What would we know about being a woman in first century Palestine? And what would we know about being a Jewish woman in first century Palestine, living under the Roman Occupation?
I have never lived under the occupation of a foreign occupying power. I don’t think any of us have ever lived under the occupation of a foreign occupying power. I know that some of the Sierra Leonean members of our congregation have experienced living in a context where military violence is part of the fabric of daily life, so perhaps they can understand this dimension of Mary’s life better than the rest of us. Even so, I doubt if any of us can fully appreciate the experience of daily humiliation that comes with being answerable to foreign soldiers and foreign officials at every point in your life.
John the Baptist’s exhortation to the Roman soldiers who came to him, “not to extort money from anyone by threats for false accusation” (Luke 3:14) was a good indication of the regular practice of soldiers then, who, like soldiers in every age, used their position of authority to abuse those who were in their power. They stole money from some and no doubt they raped and physically abused others because they could!
And in as much as many of us might have romantic associations with the ‘little town of Bethlehem’ we can imagine that for Mary (and for Joseph) it must have been a town of many nightmares!
It was the town that had no room for Mary when she was in labour! It was the town where Herod massacred the little children. And it was a place where Mary and Joseph had never wanted to go.
So why did Mary and Joseph have to go to Bethlehem? Because Caesar Augustus said so! That’s why!
That’s the reality of living under occupation, and it does seem like a bizarre and tragic coincidence, of course, that the people of Bethlehem are still living under occupation today. The uniforms change and the weapons change but the interrogations, the check-points, the humiliation, the violence and the bloodshed are horribly familiar.
That is the experience of the residents of Bethlehem today and it was certainly the experience of both Mary and Elizabeth – the two women who take centre stage in our Gospel story today. They were members of an oppressed and relatively powerless community, and, as women, they were the most powerless members of that oppressed and powerless community.
What do we have in common with Mary and Elizabeth? Whether we share their gender or not, can we really pretend to share their experience in any way, shape or form?
Well … I think it depends upon whether we look at them or listen to them!
I find that when I look at who Mary and Elizabeth were – their context and their historical experience – I feel the enormous gulf of history and culture that separates us, but when I listen to their prophetic words I realise we are one!
For these two women are prophets – make no mistake about that! They are indeed the first prophets of the New Testament!
John would appear in the desert and ‘prepare the way of the Lord’ and prophesy about the coming of Jesus, but in truth he was only continuing what his mother had started thirty years earlier!

_Requirement 1_
Write out everything in the sermon on Mary and Elizabeth from "That is the" down to "shape or form?".
_Requirement 2_
Continue the sermon on Mary and Elizabeth from the point where it stops.
The records have no connection to the sermon on Mary and Elizabeth.

_Provided information_
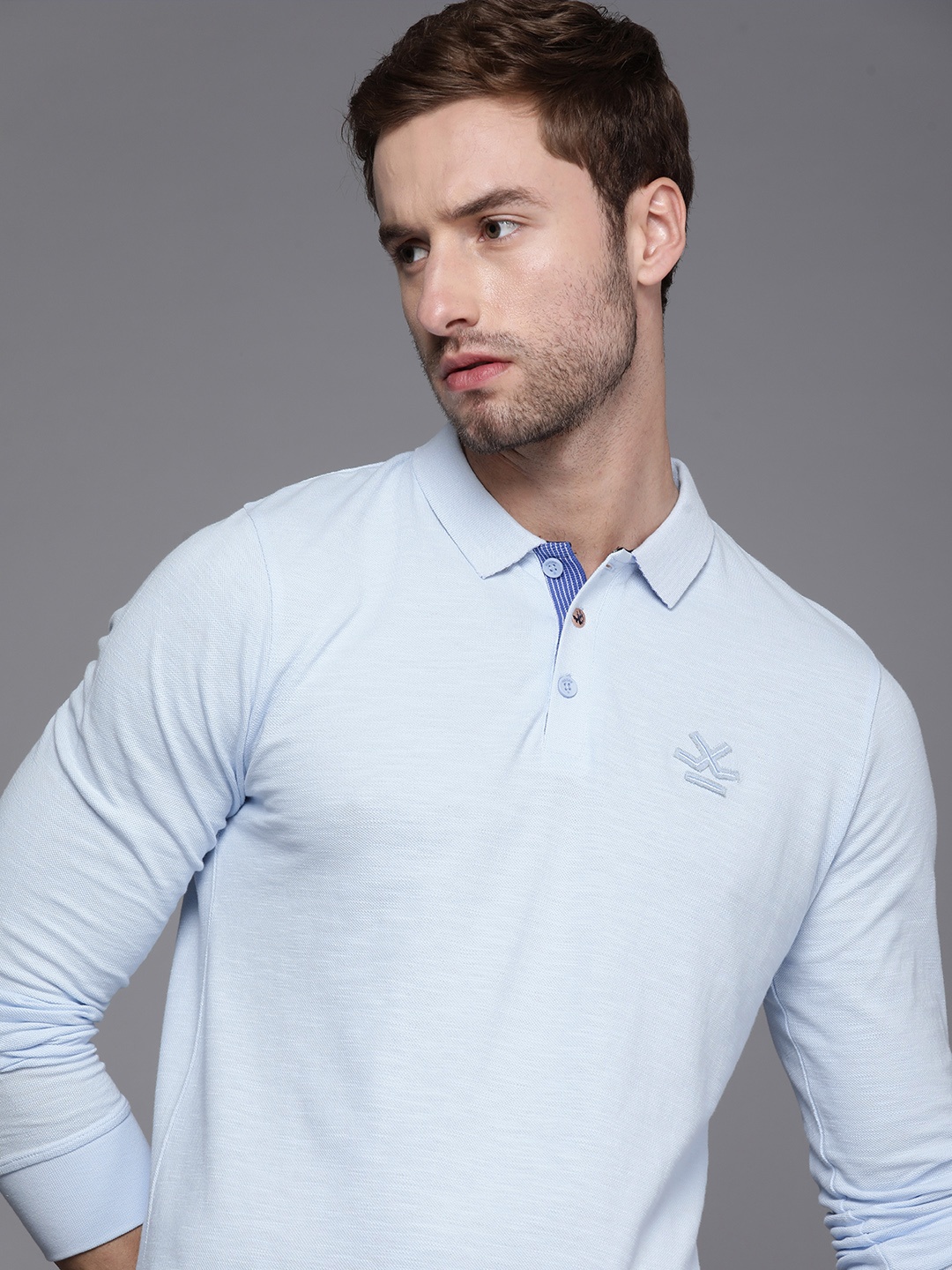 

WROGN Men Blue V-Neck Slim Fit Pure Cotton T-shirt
* * *
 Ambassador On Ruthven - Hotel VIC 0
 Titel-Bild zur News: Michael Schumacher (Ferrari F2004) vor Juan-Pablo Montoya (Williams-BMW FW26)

_Exercise response 1_
That is the experience of the residents of Bethlehem today and it was certainly the experience of both Mary and Elizabeth – the two women who take centre stage in our Gospel story today. They were members of an oppressed and relatively powerless community, and, as women, they were the most powerless members of that oppressed and powerless community.
What do we have in common with Mary and Elizabeth? Whether we share their gender or not, can we really pretend to share their experience in any way, shape or form?

_Exercise response 2_
It is Elizabeth who first ‘prepares the way’ – who first speaks of the ‘Lordship’ of Jesus and who pronounces her matriarchal blessing on both mother and son!
Elizabeth is indeed the first of the New Testament prophets and the second is Mary, who is young in age but speaks with a wisdom well beyond her years!
“My soul magnifies the Lord, 47and my spirit rejoices in God my Savior, 48for he has looked with favor on the lowliness of his servant. Surely, from now on all generations will call me blessed; 49for the Mighty One has done great things for me, and holy is his name. 50His mercy is for those who fear him from generation to generation. 51He has shown strength with his arm; he has scattered the proud in the thoughts of their hearts. 52He has brought down the powerful from their thrones, and lifted up the lowly; 53he has filled the hungry with good things, and sent the rich away empty. 54He has helped his servant Israel, in remembrance of his mercy, 55according to the promise he made to our ancestors, to Abraham and to his descendants forever.”
We are familiar with this wonderful piece of prophecy. We have heard it often enough. We have repeated these lines often enough. Most of us have sung these lines multiple times, and this is an indication of the fact that Mary’s song is not just Mary’s song! It is not just a song about Mary. The song is a word of prophecy that involves us all!
The song of course echoes very strongly the prophetic words of one of Mary’s own fore-mothers in the faith – Hannah, mother of Samuel (Israel’s first official prophet) – who prophesies in a very similar way in 1 Samuel chapter 2.
But in as much as both Hannah’s song and Mary’s song are prophetic words that both start with their own experiences they likewise both express a vision of the work of God throughout history that involves us all!
- · He has scattered the proud in the thoughts of their hearts.
- He’s brought down the powerful from their thrones and lifted up the lowly
- He has filled the hungry with good things, and sent the rich away empty.
This is not just about Hannah and Mary and Elizabeth. This is about us all!
God is at work in history, lifting up the people at the bottom of the heap and moving them to the top and turning the whole power structure upside-down! The stories of these individual women are a reflection of this wonderful and unstoppable historical process, but the process is something much larger and much more wonderful than any of the individuals themselves!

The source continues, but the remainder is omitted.